>>>

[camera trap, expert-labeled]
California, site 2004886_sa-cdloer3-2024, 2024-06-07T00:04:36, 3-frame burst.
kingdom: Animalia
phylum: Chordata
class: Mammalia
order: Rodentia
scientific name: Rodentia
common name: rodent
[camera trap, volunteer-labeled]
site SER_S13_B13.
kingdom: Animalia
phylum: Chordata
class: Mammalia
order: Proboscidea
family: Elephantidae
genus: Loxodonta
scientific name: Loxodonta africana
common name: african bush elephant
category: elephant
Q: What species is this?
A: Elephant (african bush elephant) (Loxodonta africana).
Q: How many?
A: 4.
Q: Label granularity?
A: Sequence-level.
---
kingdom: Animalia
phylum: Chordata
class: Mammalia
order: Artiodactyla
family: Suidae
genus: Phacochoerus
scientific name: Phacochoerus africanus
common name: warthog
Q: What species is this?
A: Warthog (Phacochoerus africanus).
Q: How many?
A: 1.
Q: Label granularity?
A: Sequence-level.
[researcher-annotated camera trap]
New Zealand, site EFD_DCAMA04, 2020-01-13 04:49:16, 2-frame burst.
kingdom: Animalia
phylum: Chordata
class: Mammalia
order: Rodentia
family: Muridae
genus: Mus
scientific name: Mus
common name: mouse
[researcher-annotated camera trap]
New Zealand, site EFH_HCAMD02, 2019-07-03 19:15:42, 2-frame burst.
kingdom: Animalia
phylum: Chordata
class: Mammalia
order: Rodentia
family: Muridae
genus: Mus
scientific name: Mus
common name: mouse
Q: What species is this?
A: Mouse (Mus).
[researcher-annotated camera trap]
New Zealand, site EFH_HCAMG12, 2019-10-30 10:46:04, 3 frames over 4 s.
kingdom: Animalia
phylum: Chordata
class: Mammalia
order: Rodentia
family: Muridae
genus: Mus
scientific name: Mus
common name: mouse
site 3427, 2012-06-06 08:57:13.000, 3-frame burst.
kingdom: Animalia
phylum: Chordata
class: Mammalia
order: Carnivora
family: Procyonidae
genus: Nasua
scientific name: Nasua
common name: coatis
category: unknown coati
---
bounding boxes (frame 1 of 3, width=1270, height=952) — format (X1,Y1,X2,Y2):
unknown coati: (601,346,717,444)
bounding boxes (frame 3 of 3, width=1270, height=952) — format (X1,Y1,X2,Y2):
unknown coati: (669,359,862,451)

<<<

- **Task to carry out**: Word for word, copy all of the listing above.

- **Result of the exercise**:
[camera trap, expert-labeled]
California, site 2004886_sa-cdloer3-2024, 2024-06-07T00:04:36, 3-frame burst.
kingdom: Animalia
phylum: Chordata
class: Mammalia
order: Rodentia
scientific name: Rodentia
common name: rodent
[camera trap, volunteer-labeled]
site SER_S13_B13.
kingdom: Animalia
phylum: Chordata
class: Mammalia
order: Proboscidea
family: Elephantidae
genus: Loxodonta
scientific name: Loxodonta africana
common name: african bush elephant
category: elephant
Q: What species is this?
A: Elephant (african bush elephant) (Loxodonta africana).
Q: How many?
A: 4.
Q: Label granularity?
A: Sequence-level.
---
kingdom: Animalia
phylum: Chordata
class: Mammalia
order: Artiodactyla
family: Suidae
genus: Phacochoerus
scientific name: Phacochoerus africanus
common name: warthog
Q: What species is this?
A: Warthog (Phacochoerus africanus).
Q: How many?
A: 1.
Q: Label granularity?
A: Sequence-level.
[researcher-annotated camera trap]
New Zealand, site EFD_DCAMA04, 2020-01-13 04:49:16, 2-frame burst.
kingdom: Animalia
phylum: Chordata
class: Mammalia
order: Rodentia
family: Muridae
genus: Mus
scientific name: Mus
common name: mouse
[researcher-annotated camera trap]
New Zealand, site EFH_HCAMD02, 2019-07-03 19:15:42, 2-frame burst.
kingdom: Animalia
phylum: Chordata
class: Mammalia
order: Rodentia
family: Muridae
genus: Mus
scientific name: Mus
common name: mouse
Q: What species is this?
A: Mouse (Mus).
[researcher-annotated camera trap]
New Zealand, site EFH_HCAMG12, 2019-10-30 10:46:04, 3 frames over 4 s.
kingdom: Animalia
phylum: Chordata
class: Mammalia
order: Rodentia
family: Muridae
genus: Mus
scientific name: Mus
common name: mouse
site 3427, 2012-06-06 08:57:13.000, 3-frame burst.
kingdom: Animalia
phylum: Chordata
class: Mammalia
order: Carnivora
family: Procyonidae
genus: Nasua
scientific name: Nasua
common name: coatis
category: unknown coati
---
bounding boxes (frame 1 of 3, width=1270, height=952) — format (X1,Y1,X2,Y2):
unknown coati: (601,346,717,444)
bounding boxes (frame 3 of 3, width=1270, height=952) — format (X1,Y1,X2,Y2):
unknown coati: (669,359,862,451)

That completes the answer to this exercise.